La presse sénégalaise face au miroir : entre héritage d’excellence et crise de responsabilité
Après avoir parlé hier de la société civile, il me paraît indispensable aujourd’hui de poser le débat sur la presse sénégalaise. Et je le fais avec d’autant plus de gravité que notre pays fut longtemps considéré comme l’une des plus grandes écoles du journalisme africain.
J’ai suivi tout à l’heure sur un média guinéen l’annonce de journées de réflexion consacrées aux médias, à l’assainissement et aux changements climatiques. J’y ai vu une démarche de service public, une volonté de revisiter les pratiques, les responsabilités et les dérives. Cela m’a poussé à me poser une question simple mais légitime : que fait aujourd’hui la presse sénégalaise face à sa propre déchéance ?
Le Sénégal a formé parmi les meilleurs journalistes d’Afrique. Certains ont dirigé de grandes rédactions ici et ailleurs sur le continent. D’autres ont créé des écoles de formation. Mais alors, comment expliquer qu’un secteur qui disposait d’autant de compétences soit aujourd’hui à ce point fragilisé ? Pourquoi ceux qui ont reçu la meilleure formation ont-ils laissé la place à des pratiques qui piétinent les règles élémentaires du métier ? Pourquoi tant de professionnels ont-ils abdiqué, laissé faire ou préféré quitter les rédactions pour des institutions, ONG ou organisations mieux rémunérées, désertant ainsi leur mission de transmission et de formation ?
Je pose la question avec d’autant plus de liberté que j’aime profondément la presse. Je lis. Je m’informe. Je respecte le savoir et le talent. Un bon article, une belle plume, une interview intelligente ou un débat de qualité continuent de me séduire. J’ai eu des relations d’amitié et d’estime avec de grandes figures de ce métier : feu Babacar Touré, qui était aussi un cousin, feu Mame Less Camara, feu Ibrahima Fall, feu Jacques Moundor Diouf, feu Koïta et bien d’autres. Aujourd’hui, dans ce milieu, j’ai plus d’amis que d’ennemis, même si certaines vérités vont déranger ceux qui se verront dans le miroir.
La question doit être posée sans hypocrisie : les acteurs des médias ne sont-ils pas eux-mêmes responsables d’une partie des maux de la presse ?

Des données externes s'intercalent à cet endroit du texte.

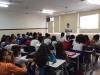 Mudanças Climáticas é tema de debatido em escola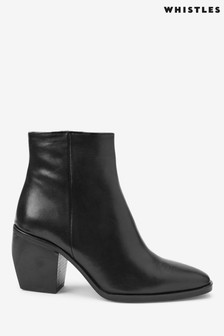 Whistles Black Grove Western Ankle Boots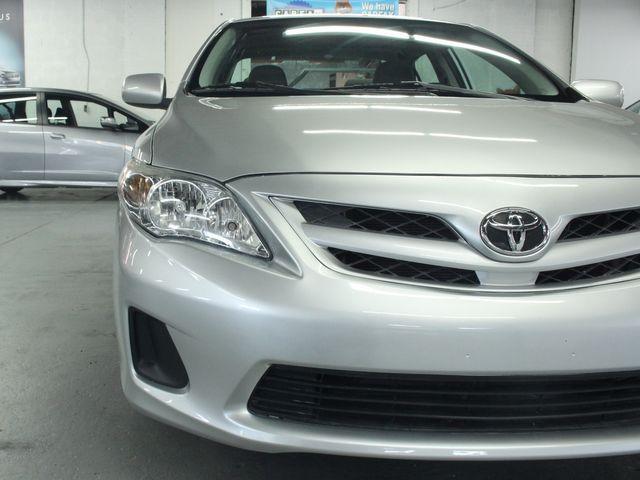 2012 Toyota Corolla LE Kensington, Maryland 100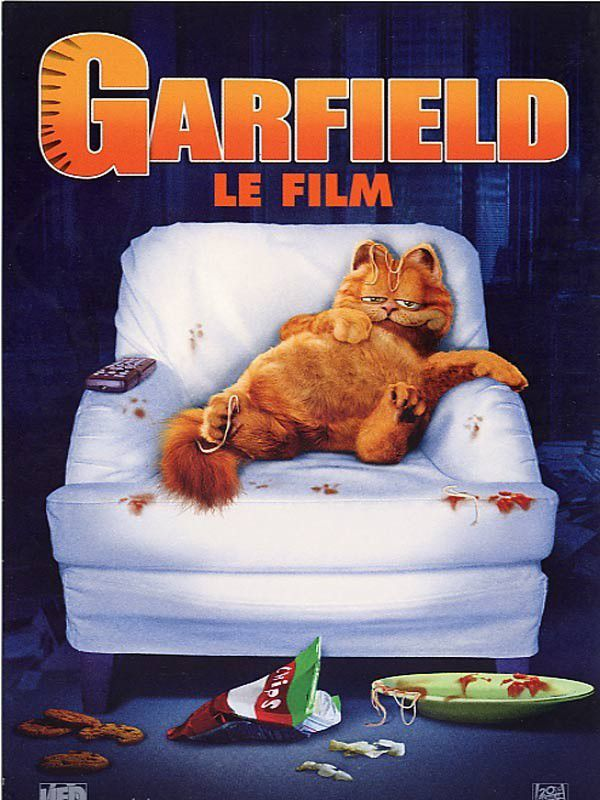 Garfield (film)
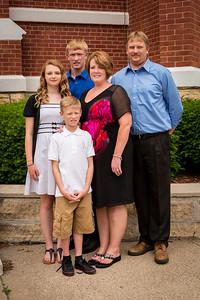 Handel Family 2013-0045
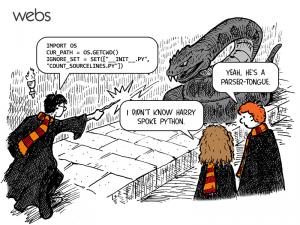 Pythonを操るハリーポッター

Que valent aujourd’hui certaines écoles de journalisme ? Qui contrôle leurs programmes ? Les curriculums sont-ils harmonisés ? Existe-t-il une véritable validation des diplômes ? Évalue-t-on sérieusement la qualité des enseignements, des formateurs et des spécialités ? Car ils sont devenus tous généralistes. On ne forme presque plus de grands reporters, de journalistes d’investigation, de chefs de desk, de correcteurs, de médiateurs, de rédacteurs en chef ou de spécialistes capables d’élever le niveau du débat public.
Le résultat est sous nos yeux : une grande partie des plateaux est devenue un espace de vacarme plus qu’un lieu de savoir. Beaucoup d’animateurs ne questionnent plus, ils débattent avec leurs invités. Ils interrompent, prennent position, imposent leurs opinions partisanes et empêchent les sachants de transmettre leurs connaissances. On ne sait plus relancer avec intelligence, écouter avec rigueur ni respecter la posture du journaliste qui doit éclairer sans devenir acteur politique.
La presse participe aujourd’hui, hélas, à la fabrication de monstres médiatiques. Elle fait parfois la promotion de la médiocrité, minimise les compétences, banalise l’insulte et transforme certains chroniqueurs en donneurs de leçons permanents. Certains déjeunent, voyagent ou travaillent avec les politiques dont ils prétendent ensuite être les procureurs publics. D’autres gèrent leur communication tout en se présentant comme des arbitres vierges et indépendants. Certains médias existent grâce aux financements de ceux qu’ils fusillent le soir sur les plateaux.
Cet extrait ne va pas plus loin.